Two Suspended Paris Airport Workers Win Back Security Clearance

A hearing is scheduled for Friday for eight, but two other have now won their badges back and can return to work.

Two suspended workers at the main Paris airport have won their jobs back after being swept up in a dragnet aimed at protecting the airport from Islamic terrorism, a lawyer said Wednesday.

Regional authorities have stripped 72 workers at Roissy-Charles de Gaulle Airport of security badges and jobs over the past 18 months for security reasons.
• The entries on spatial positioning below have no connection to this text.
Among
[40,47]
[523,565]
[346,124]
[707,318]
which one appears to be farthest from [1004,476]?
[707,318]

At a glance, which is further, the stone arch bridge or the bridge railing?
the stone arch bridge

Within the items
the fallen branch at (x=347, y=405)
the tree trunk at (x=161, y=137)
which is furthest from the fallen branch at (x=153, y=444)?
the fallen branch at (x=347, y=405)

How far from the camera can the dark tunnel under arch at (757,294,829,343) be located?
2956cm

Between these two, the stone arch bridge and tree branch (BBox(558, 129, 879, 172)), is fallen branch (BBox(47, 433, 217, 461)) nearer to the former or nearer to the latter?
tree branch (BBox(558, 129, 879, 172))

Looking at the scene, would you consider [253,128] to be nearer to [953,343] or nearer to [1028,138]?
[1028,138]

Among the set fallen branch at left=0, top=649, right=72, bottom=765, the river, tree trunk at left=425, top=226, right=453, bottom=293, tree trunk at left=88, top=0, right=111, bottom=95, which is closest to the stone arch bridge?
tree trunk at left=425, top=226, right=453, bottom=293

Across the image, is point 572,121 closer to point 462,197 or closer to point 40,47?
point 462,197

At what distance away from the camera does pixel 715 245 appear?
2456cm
The workers were primarily Muslim.

Several insist on their innocence and say they are targets of discrimination, and 11 are taking their case to court.

A hearing is scheduled for Friday for eight of them - but two have now won their badges back and can return to work, lawyer Georges Holleaux said Wednesday.

The six others are still expected to push their case at the court hearings in Cergy-Pontoise northwest of Paris on Friday. They want the court to retract the suspensions, which were ordered by authorities of the Seine-Saint-Denis region, where the airport is located.

Also Friday, a judge in another court, in suburban Bobigny, is to rule on demands by the workers' lawyers for copies of documents used to justify their suspensions.

Authorities insist on the need to minimize risk at Charles de Gaulle, where some 90,000 people are employed. Security officials have said a majority of those whose badges were rescinded were linked to Islamist circles.